THE INPUT:
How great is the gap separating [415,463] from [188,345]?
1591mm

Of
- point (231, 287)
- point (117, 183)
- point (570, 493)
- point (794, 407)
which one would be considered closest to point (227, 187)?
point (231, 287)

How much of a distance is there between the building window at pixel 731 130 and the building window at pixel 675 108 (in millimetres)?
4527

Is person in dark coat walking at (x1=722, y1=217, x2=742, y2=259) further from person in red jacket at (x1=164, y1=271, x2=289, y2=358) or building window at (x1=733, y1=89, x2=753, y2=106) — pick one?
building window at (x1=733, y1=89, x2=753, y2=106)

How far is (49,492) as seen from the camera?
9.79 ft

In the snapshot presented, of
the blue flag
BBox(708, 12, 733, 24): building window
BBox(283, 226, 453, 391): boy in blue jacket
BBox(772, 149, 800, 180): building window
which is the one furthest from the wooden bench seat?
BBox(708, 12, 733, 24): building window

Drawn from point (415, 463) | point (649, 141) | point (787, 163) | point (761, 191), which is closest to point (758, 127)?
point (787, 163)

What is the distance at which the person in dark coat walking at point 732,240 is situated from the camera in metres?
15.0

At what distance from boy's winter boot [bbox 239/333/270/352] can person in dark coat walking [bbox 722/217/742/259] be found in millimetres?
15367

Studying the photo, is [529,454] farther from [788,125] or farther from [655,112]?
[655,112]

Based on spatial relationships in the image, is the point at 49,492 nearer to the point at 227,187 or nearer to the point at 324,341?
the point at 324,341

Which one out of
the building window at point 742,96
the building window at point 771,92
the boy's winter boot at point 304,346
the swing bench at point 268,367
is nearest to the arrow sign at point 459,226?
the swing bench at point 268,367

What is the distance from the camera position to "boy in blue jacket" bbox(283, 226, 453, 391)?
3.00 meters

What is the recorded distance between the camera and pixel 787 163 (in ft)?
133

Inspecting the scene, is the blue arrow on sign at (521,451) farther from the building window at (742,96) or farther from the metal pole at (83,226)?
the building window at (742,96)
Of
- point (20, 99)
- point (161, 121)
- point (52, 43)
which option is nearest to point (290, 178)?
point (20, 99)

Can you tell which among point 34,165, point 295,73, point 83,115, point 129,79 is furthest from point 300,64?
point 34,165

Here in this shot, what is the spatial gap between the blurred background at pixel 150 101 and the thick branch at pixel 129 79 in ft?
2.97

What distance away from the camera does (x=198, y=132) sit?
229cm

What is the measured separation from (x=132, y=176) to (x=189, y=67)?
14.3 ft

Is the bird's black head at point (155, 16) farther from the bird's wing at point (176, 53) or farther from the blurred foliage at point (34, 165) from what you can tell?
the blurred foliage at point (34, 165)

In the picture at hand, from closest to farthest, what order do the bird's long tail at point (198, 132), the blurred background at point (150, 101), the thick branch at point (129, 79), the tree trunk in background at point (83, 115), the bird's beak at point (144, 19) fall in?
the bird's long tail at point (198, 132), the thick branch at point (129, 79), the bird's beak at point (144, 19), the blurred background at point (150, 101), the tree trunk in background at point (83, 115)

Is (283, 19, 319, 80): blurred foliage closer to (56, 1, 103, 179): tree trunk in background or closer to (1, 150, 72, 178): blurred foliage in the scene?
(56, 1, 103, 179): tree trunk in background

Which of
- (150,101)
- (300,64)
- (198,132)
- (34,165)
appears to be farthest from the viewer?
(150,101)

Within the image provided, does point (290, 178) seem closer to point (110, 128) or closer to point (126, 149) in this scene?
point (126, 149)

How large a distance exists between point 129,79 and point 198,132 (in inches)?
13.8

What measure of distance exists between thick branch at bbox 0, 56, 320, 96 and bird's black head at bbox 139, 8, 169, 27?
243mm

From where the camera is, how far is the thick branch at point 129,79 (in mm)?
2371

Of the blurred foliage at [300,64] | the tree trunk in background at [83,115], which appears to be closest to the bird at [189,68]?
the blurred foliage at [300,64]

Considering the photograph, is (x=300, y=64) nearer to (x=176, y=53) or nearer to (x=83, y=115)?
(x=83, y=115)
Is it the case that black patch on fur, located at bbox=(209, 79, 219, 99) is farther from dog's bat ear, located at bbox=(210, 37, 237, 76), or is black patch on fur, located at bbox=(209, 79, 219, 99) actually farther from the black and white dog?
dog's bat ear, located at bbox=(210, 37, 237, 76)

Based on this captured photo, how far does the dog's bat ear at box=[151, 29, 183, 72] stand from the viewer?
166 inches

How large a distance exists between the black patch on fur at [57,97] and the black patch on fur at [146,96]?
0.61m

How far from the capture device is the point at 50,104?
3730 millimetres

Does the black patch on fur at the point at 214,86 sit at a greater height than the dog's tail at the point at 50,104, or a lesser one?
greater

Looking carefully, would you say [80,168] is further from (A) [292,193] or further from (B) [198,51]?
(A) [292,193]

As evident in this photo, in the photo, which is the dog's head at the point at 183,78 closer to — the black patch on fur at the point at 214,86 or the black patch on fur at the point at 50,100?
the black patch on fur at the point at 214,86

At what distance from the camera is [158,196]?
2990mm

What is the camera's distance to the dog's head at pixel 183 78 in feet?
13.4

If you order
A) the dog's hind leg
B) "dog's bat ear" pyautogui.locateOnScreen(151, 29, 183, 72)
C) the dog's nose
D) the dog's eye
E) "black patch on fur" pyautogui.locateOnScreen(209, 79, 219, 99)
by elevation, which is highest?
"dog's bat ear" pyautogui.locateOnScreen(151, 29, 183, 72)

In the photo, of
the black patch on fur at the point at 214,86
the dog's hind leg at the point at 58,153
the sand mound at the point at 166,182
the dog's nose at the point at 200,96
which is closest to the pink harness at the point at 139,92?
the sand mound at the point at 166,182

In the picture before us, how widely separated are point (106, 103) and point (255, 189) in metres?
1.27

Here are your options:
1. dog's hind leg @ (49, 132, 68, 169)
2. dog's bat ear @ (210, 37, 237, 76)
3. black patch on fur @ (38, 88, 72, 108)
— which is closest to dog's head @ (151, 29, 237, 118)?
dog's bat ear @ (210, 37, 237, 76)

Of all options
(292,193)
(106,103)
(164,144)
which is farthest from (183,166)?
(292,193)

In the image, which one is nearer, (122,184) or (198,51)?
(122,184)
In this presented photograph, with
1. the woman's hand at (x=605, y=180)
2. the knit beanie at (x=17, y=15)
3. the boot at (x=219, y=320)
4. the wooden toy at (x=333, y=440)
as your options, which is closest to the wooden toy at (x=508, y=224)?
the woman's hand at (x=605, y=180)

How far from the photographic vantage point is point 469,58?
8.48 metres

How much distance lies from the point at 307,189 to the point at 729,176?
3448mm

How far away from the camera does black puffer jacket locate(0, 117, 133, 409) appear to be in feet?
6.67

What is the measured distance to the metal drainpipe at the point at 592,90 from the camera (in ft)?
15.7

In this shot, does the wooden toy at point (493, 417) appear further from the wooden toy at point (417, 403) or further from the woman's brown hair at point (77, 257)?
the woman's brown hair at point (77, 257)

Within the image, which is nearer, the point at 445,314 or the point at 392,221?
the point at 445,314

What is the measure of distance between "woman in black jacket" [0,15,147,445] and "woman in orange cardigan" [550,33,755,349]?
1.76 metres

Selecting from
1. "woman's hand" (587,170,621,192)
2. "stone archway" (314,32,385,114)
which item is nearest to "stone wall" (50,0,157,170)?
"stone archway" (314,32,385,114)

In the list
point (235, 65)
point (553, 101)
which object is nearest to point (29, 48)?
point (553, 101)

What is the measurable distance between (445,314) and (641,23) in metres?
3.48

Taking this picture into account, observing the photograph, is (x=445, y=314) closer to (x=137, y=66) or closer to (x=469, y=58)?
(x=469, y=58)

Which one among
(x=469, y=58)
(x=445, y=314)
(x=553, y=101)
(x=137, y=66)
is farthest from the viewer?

EXERCISE TASK:
Retype all the material above precisely, with no line left out.

EXERCISE RESPONSE:
How great is the gap separating [415,463] from [188,345]?
1591mm

Of
- point (231, 287)
- point (117, 183)
- point (570, 493)
- point (794, 407)
which one would be considered closest to point (227, 187)?
point (231, 287)

How much of a distance is there between the building window at pixel 731 130 and the building window at pixel 675 108 (in millimetres)?
4527

Is person in dark coat walking at (x1=722, y1=217, x2=742, y2=259) further from person in red jacket at (x1=164, y1=271, x2=289, y2=358) or building window at (x1=733, y1=89, x2=753, y2=106) — pick one?
building window at (x1=733, y1=89, x2=753, y2=106)

How far is (49,492) as seen from the camera?
9.79 ft

In the snapshot presented, of
the blue flag
BBox(708, 12, 733, 24): building window
BBox(283, 226, 453, 391): boy in blue jacket
BBox(772, 149, 800, 180): building window
which is the one furthest from the wooden bench seat?
BBox(708, 12, 733, 24): building window

Drawn from point (415, 463) | point (649, 141) | point (787, 163) | point (761, 191), which is closest to point (758, 127)?
point (787, 163)

What is the distance at which the person in dark coat walking at point 732,240 is situated from the camera in metres?
15.0

At what distance from boy's winter boot [bbox 239/333/270/352] can person in dark coat walking [bbox 722/217/742/259] be found in millimetres?
15367

Studying the photo, is [529,454] farther from [788,125] or farther from [655,112]?
[655,112]

Based on spatial relationships in the image, is the point at 49,492 nearer to the point at 227,187 or nearer to the point at 324,341?
the point at 324,341

Which one out of
the building window at point 742,96
the building window at point 771,92
the boy's winter boot at point 304,346
the swing bench at point 268,367
is nearest to the arrow sign at point 459,226?
the swing bench at point 268,367

What is the distance from the camera position to "boy in blue jacket" bbox(283, 226, 453, 391)?
3.00 meters

What is the recorded distance between the camera and pixel 787 163 (in ft)?
133

Inspecting the scene, is the blue arrow on sign at (521,451) farther from the building window at (742,96) or farther from the metal pole at (83,226)?
the building window at (742,96)
Of
- point (20, 99)
- point (161, 121)
- point (52, 43)
which option is nearest to point (290, 178)?
point (20, 99)

Can you tell which among point 34,165, point 295,73, point 83,115, point 129,79 is furthest from point 300,64?
point 34,165

Here in this shot, what is the spatial gap between the blurred background at pixel 150 101 and the thick branch at pixel 129 79 in ft?
2.97

What distance away from the camera does (x=198, y=132) sit?
229cm

What is the measured separation from (x=132, y=176) to (x=189, y=67)?
14.3 ft

Is the bird's black head at point (155, 16) farther from the bird's wing at point (176, 53) or farther from the blurred foliage at point (34, 165) from what you can tell?
the blurred foliage at point (34, 165)

In the picture at hand, from closest to farthest, what order do the bird's long tail at point (198, 132), the blurred background at point (150, 101), the thick branch at point (129, 79), the tree trunk in background at point (83, 115), the bird's beak at point (144, 19) fall in?
the bird's long tail at point (198, 132), the thick branch at point (129, 79), the bird's beak at point (144, 19), the blurred background at point (150, 101), the tree trunk in background at point (83, 115)

Is (283, 19, 319, 80): blurred foliage closer to (56, 1, 103, 179): tree trunk in background or closer to (1, 150, 72, 178): blurred foliage in the scene?
(56, 1, 103, 179): tree trunk in background

Which of
- (150,101)
- (300,64)
- (198,132)
- (34,165)
appears to be farthest from the viewer?
(150,101)

Within the image provided, does point (290, 178) seem closer to point (110, 128) or closer to point (126, 149) in this scene?
point (126, 149)

How large a distance exists between point 129,79 and point 198,132 (in inches)?
13.8

What measure of distance exists between thick branch at bbox 0, 56, 320, 96 and bird's black head at bbox 139, 8, 169, 27?
243mm

From where the camera is, how far is the thick branch at point 129,79 (in mm)?
2371

Of the blurred foliage at [300,64] | the tree trunk in background at [83,115], which appears to be closest to the bird at [189,68]?
the blurred foliage at [300,64]

Considering the photograph, is (x=300, y=64) nearer to (x=176, y=53) or nearer to (x=83, y=115)?
(x=83, y=115)
Is it the case that black patch on fur, located at bbox=(209, 79, 219, 99) is farther from dog's bat ear, located at bbox=(210, 37, 237, 76), or is black patch on fur, located at bbox=(209, 79, 219, 99) actually farther from the black and white dog?
dog's bat ear, located at bbox=(210, 37, 237, 76)

Based on this captured photo, how far does the dog's bat ear at box=[151, 29, 183, 72] stand from the viewer?
166 inches

How large a distance exists between the black patch on fur at [57,97] and the black patch on fur at [146,96]?
0.61m

How far from the capture device is the point at 50,104?
3730 millimetres

Does the black patch on fur at the point at 214,86 sit at a greater height than the dog's tail at the point at 50,104, or a lesser one?
greater

Looking carefully, would you say [80,168] is further from (A) [292,193] or further from (B) [198,51]?
(A) [292,193]

As evident in this photo, in the photo, which is the dog's head at the point at 183,78 closer to — the black patch on fur at the point at 214,86 or the black patch on fur at the point at 50,100?
the black patch on fur at the point at 214,86

At what distance from the camera is [158,196]?
2990mm

What is the camera's distance to the dog's head at pixel 183 78 in feet?
13.4

If you order
A) the dog's hind leg
B) "dog's bat ear" pyautogui.locateOnScreen(151, 29, 183, 72)
C) the dog's nose
D) the dog's eye
E) "black patch on fur" pyautogui.locateOnScreen(209, 79, 219, 99)
by elevation, which is highest?
"dog's bat ear" pyautogui.locateOnScreen(151, 29, 183, 72)

In the photo, of
the black patch on fur at the point at 214,86
the dog's hind leg at the point at 58,153
the sand mound at the point at 166,182
the dog's nose at the point at 200,96
which is closest to the pink harness at the point at 139,92?
the sand mound at the point at 166,182

In the picture before us, how widely separated are point (106, 103) and point (255, 189) in metres?
1.27

Here are your options:
1. dog's hind leg @ (49, 132, 68, 169)
2. dog's bat ear @ (210, 37, 237, 76)
3. black patch on fur @ (38, 88, 72, 108)
— which is closest to dog's head @ (151, 29, 237, 118)?
dog's bat ear @ (210, 37, 237, 76)

Of all options
(292,193)
(106,103)
(164,144)
which is farthest from (183,166)?
(292,193)

In the image, which one is nearer, (122,184) or (198,51)?
(122,184)
In this presented photograph, with
1. the woman's hand at (x=605, y=180)
2. the knit beanie at (x=17, y=15)
3. the boot at (x=219, y=320)
4. the wooden toy at (x=333, y=440)
as your options, which is closest to the wooden toy at (x=508, y=224)?
the woman's hand at (x=605, y=180)

How far from the photographic vantage point is point 469,58?
8.48 metres

How much distance lies from the point at 307,189 to the point at 729,176?
3448mm

How far away from the camera does black puffer jacket locate(0, 117, 133, 409) appear to be in feet?
6.67

What is the measured distance to the metal drainpipe at the point at 592,90 from the camera (in ft)?
15.7

In this shot, does the wooden toy at point (493, 417) appear further from the wooden toy at point (417, 403) or further from the woman's brown hair at point (77, 257)?
the woman's brown hair at point (77, 257)

Within the image, which is nearer, the point at 445,314 or the point at 392,221?
the point at 445,314

What is the measure of distance between "woman in black jacket" [0,15,147,445] and "woman in orange cardigan" [550,33,755,349]?
1.76 metres

Selecting from
1. "woman's hand" (587,170,621,192)
2. "stone archway" (314,32,385,114)
which item is nearest to "stone wall" (50,0,157,170)?
"stone archway" (314,32,385,114)

In the list
point (235, 65)
point (553, 101)
which object is nearest to point (29, 48)?
point (553, 101)

What is the measurable distance between (445,314) and (641,23) in metres?
3.48

Taking this picture into account, observing the photograph, is (x=445, y=314) closer to (x=137, y=66) or closer to (x=469, y=58)?
(x=469, y=58)

Which one among
(x=469, y=58)
(x=445, y=314)
(x=553, y=101)
(x=137, y=66)
is farthest from the viewer?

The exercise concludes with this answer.